Excerpted data ▸
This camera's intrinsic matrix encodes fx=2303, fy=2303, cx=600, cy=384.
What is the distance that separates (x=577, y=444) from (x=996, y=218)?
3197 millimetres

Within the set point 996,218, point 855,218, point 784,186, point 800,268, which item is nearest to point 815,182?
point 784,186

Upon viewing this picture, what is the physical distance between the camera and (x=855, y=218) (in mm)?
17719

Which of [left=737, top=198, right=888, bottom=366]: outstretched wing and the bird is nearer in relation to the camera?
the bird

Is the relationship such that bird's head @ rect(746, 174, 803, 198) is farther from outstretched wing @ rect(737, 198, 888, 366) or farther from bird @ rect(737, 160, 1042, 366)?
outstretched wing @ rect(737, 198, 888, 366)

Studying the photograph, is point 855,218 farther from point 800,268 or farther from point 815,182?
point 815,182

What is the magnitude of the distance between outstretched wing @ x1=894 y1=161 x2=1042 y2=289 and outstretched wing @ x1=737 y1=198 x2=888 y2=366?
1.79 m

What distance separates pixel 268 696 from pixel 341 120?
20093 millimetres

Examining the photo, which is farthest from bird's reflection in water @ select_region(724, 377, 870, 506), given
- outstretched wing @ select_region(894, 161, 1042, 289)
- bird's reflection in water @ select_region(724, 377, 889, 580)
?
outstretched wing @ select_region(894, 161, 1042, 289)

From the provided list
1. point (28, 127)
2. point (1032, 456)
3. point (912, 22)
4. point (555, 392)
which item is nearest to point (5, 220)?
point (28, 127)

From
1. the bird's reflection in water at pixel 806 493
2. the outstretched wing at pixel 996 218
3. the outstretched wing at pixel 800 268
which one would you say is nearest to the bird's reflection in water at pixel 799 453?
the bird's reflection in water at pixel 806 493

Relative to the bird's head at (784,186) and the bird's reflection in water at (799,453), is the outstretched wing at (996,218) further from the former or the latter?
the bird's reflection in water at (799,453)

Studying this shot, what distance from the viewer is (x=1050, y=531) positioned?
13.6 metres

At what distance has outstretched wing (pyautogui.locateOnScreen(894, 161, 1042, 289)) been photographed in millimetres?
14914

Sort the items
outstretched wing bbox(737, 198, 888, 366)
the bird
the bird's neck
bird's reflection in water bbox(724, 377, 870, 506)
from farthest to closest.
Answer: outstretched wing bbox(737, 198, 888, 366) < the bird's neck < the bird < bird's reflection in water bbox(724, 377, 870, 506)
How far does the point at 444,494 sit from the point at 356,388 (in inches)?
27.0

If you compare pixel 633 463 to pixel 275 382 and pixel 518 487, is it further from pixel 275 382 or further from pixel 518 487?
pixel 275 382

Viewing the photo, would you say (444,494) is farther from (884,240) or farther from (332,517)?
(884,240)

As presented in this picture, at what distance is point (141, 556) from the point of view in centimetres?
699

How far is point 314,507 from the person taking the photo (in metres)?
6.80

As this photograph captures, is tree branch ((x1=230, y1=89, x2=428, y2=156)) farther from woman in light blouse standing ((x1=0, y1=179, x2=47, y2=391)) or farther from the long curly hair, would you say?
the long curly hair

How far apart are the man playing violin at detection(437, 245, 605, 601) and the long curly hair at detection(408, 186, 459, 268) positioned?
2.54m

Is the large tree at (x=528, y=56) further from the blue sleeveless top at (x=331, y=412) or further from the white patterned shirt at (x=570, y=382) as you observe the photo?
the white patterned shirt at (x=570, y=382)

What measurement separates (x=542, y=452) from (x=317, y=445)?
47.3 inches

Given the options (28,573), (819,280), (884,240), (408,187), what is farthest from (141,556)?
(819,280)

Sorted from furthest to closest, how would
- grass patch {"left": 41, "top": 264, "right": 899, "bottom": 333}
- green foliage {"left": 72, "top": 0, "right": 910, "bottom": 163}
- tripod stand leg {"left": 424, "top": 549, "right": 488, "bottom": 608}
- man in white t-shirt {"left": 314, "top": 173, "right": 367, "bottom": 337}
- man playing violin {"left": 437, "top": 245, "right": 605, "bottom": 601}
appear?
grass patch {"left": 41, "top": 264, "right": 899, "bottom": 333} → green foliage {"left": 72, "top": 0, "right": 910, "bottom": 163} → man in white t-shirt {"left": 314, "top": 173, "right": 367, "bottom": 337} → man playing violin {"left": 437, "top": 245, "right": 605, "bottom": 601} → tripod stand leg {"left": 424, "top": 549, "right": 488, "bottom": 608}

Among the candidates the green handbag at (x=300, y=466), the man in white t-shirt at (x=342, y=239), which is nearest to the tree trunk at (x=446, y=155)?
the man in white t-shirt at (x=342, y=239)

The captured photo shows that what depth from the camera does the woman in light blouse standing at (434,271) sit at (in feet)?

Directions ▸
Restate the records, all of them, precisely as written.

Response to this exercise ▸
This camera's intrinsic matrix encodes fx=2303, fy=2303, cx=600, cy=384.
What is the distance that separates (x=577, y=444) from (x=996, y=218)?
3197 millimetres

Within the set point 996,218, point 855,218, point 784,186, point 800,268, which item is nearest to point 815,182?
point 784,186

Upon viewing this picture, what is the physical distance between the camera and (x=855, y=218) (in mm)?
17719

Which of [left=737, top=198, right=888, bottom=366]: outstretched wing and the bird is nearer in relation to the camera?
the bird

Is the relationship such that bird's head @ rect(746, 174, 803, 198) is farther from outstretched wing @ rect(737, 198, 888, 366) or farther from bird @ rect(737, 160, 1042, 366)?
outstretched wing @ rect(737, 198, 888, 366)

Studying the photograph, is point 855,218 farther from point 800,268 or farther from point 815,182?
point 815,182

What is the magnitude of the distance between outstretched wing @ x1=894 y1=161 x2=1042 y2=289 and outstretched wing @ x1=737 y1=198 x2=888 y2=366?
1.79 m

What distance separates pixel 268 696 from pixel 341 120?
20093 millimetres

Examining the photo, which is farthest from bird's reflection in water @ select_region(724, 377, 870, 506), given
- outstretched wing @ select_region(894, 161, 1042, 289)
- bird's reflection in water @ select_region(724, 377, 889, 580)
?
outstretched wing @ select_region(894, 161, 1042, 289)

From the provided list
1. point (28, 127)
2. point (1032, 456)
3. point (912, 22)
4. point (555, 392)
which item is nearest to point (5, 220)?
point (28, 127)

From
1. the bird's reflection in water at pixel 806 493
2. the outstretched wing at pixel 996 218
3. the outstretched wing at pixel 800 268
which one would you say is nearest to the bird's reflection in water at pixel 799 453?
the bird's reflection in water at pixel 806 493

Relative to the bird's head at (784,186) and the bird's reflection in water at (799,453), is the outstretched wing at (996,218) further from the former or the latter?
the bird's reflection in water at (799,453)

Studying this shot, what distance from the viewer is (x=1050, y=531) positioned?
13.6 metres

At what distance has outstretched wing (pyautogui.locateOnScreen(894, 161, 1042, 289)) been photographed in millimetres?
14914

Sort the items
outstretched wing bbox(737, 198, 888, 366)
the bird
the bird's neck
bird's reflection in water bbox(724, 377, 870, 506)
from farthest to closest.
Answer: outstretched wing bbox(737, 198, 888, 366) < the bird's neck < the bird < bird's reflection in water bbox(724, 377, 870, 506)
How far does the point at 444,494 sit from the point at 356,388 (in inches)?
27.0

If you compare pixel 633 463 to pixel 275 382 and pixel 518 487, is it further from pixel 275 382 or further from pixel 518 487?
pixel 275 382

Viewing the photo, would you say (444,494) is farther from (884,240) or farther from (332,517)?
(884,240)

As presented in this picture, at what distance is point (141, 556) from the point of view in centimetres?
699

How far is point 314,507 from the person taking the photo (in metres)?
6.80

As this photograph captures, is tree branch ((x1=230, y1=89, x2=428, y2=156)) farther from woman in light blouse standing ((x1=0, y1=179, x2=47, y2=391)) or farther from the long curly hair, would you say?
the long curly hair

How far apart are the man playing violin at detection(437, 245, 605, 601) and the long curly hair at detection(408, 186, 459, 268) positioned?
2.54m

Is the large tree at (x=528, y=56) further from the blue sleeveless top at (x=331, y=412) or further from the white patterned shirt at (x=570, y=382) as you observe the photo?
the white patterned shirt at (x=570, y=382)

What measurement separates (x=542, y=452) from (x=317, y=445)?
47.3 inches

Given the options (28,573), (819,280), (884,240), (408,187), what is farthest from (141,556)?
(819,280)

Sorted from furthest to closest, how would
- grass patch {"left": 41, "top": 264, "right": 899, "bottom": 333}
- green foliage {"left": 72, "top": 0, "right": 910, "bottom": 163}
- tripod stand leg {"left": 424, "top": 549, "right": 488, "bottom": 608}
- man in white t-shirt {"left": 314, "top": 173, "right": 367, "bottom": 337}
- man playing violin {"left": 437, "top": 245, "right": 605, "bottom": 601}
appear?
grass patch {"left": 41, "top": 264, "right": 899, "bottom": 333} → green foliage {"left": 72, "top": 0, "right": 910, "bottom": 163} → man in white t-shirt {"left": 314, "top": 173, "right": 367, "bottom": 337} → man playing violin {"left": 437, "top": 245, "right": 605, "bottom": 601} → tripod stand leg {"left": 424, "top": 549, "right": 488, "bottom": 608}

Among the candidates the green handbag at (x=300, y=466), the man in white t-shirt at (x=342, y=239), which is nearest to the tree trunk at (x=446, y=155)?
the man in white t-shirt at (x=342, y=239)

The captured photo shows that what depth from the camera does the woman in light blouse standing at (434,271) sit at (in feet)?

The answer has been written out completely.